The Democratic presidential debate in Philadelphia isn't until tomorrow night, but already analysts think the main theme of the evening's discussion will be front runner Hillary Clinton. Yesterday, I noted Senator Obama's recent efforts to try to define differences between himself and Senator Clinton on policy issues such as Social Security and Iran. ABC News' influential tip sheet The Note made the "New Barack Obama" its top story of the morning. Tomorrow's debate at Drexel University may serve as a large platform for both Obama and Edwards to attack Clinton on both policy differences and electability.
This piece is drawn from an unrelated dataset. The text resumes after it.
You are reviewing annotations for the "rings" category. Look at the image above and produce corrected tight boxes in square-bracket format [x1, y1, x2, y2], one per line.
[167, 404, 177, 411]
Donna Brazille, who managed Al Gore's 2000 campaign, is urging Edwards to argue that Senator Clinton's campaign is doomed to failure:
But having supporters do it [criticize Clinton's electability] is not the same as doing it yourself, said Donna Brazile, who managed Al Gore's 2000 campaign.
"I want to see if John Edwards will say to Hillary Clinton in front of everyone: 'You're not electable, and you know it, and you're going to hurt people down the ballot,' " said Brazile, who hasn't endorsed anyone. "It's time to stop whispering. It's getting to be midnight."
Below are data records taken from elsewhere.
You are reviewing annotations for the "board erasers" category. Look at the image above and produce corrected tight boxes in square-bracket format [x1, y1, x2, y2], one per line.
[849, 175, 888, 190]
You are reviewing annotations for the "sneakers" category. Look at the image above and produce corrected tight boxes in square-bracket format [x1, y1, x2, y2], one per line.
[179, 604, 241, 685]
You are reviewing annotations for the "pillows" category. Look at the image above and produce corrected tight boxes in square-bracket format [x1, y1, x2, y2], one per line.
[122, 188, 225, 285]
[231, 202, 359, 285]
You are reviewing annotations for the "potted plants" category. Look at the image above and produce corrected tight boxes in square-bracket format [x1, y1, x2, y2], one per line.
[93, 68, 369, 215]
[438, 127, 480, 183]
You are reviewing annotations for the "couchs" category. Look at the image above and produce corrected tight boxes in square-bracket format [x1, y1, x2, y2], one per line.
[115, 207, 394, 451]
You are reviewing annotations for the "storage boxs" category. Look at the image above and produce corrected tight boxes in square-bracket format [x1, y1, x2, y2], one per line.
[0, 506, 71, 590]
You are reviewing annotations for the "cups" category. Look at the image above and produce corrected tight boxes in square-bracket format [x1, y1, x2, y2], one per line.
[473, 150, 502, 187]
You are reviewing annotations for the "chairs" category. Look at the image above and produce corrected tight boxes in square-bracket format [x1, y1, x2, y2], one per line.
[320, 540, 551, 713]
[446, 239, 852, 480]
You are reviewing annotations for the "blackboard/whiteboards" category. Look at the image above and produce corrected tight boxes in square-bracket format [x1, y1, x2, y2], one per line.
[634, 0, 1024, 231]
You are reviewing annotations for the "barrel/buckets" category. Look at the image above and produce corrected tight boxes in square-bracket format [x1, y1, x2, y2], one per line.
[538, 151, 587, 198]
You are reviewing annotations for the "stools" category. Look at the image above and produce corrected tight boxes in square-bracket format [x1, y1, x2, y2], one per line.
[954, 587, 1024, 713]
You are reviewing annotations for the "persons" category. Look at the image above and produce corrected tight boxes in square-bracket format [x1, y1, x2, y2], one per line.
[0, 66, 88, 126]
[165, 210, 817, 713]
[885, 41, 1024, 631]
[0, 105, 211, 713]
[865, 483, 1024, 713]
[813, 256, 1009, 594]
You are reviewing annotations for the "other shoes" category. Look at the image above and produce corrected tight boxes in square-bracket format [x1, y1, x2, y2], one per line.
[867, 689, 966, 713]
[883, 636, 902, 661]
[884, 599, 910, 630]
I have discussed the charge that Clinton is unelectable before, and I think polls taken since then have strengthened my case that she can be elected. In fact, I think both Clinton and Obama would start the general election with a leg up on whoever the GOP nominates. John Edwards is the major Democratic candidate that I think has the worst chance of winning the presidency if nominated.
The view that Edwards would be the most electable candidate is often based largely on the fact that he was once a senator from a Southern state. This is incredibly simplistic to say the least. Edwards tends to poll better than most Democrats in the deep South, but his numbers in usual Democratic strongholds in the Northeast and West aren't very strong. If running against, say, Rudy Giuliani, Edwards could very well have to fight tooth and nail to hold on to New York and New Jersey, while struggling significantly in blue collar swing states such as Pennsylvania and Michigan.
Then there is the whole problem of how John Edwards' campaign would survive the news cycles and spin sessions that are so important (unfortunately) in presidential elections. The media doesn't like Edwards at all. That much seems indisputable. From the $400 haircut story, to his stately mansion, to the constant criticism of him as a pretty boy and a light-weight which hurt him in the 2004 campaign, the media will literally jump at the chance to call him a hypocrite for every expensive jet he flies in or watch that he wears. It's ridiculously unfair, of course, that anyone who champions the cause of poverty has to be subjected to the gotcha stories that cable news channels love so much, but it is also likely that that is what will happen, if the campaign so far has been any indication.
I'll be watching closely tomorrow night.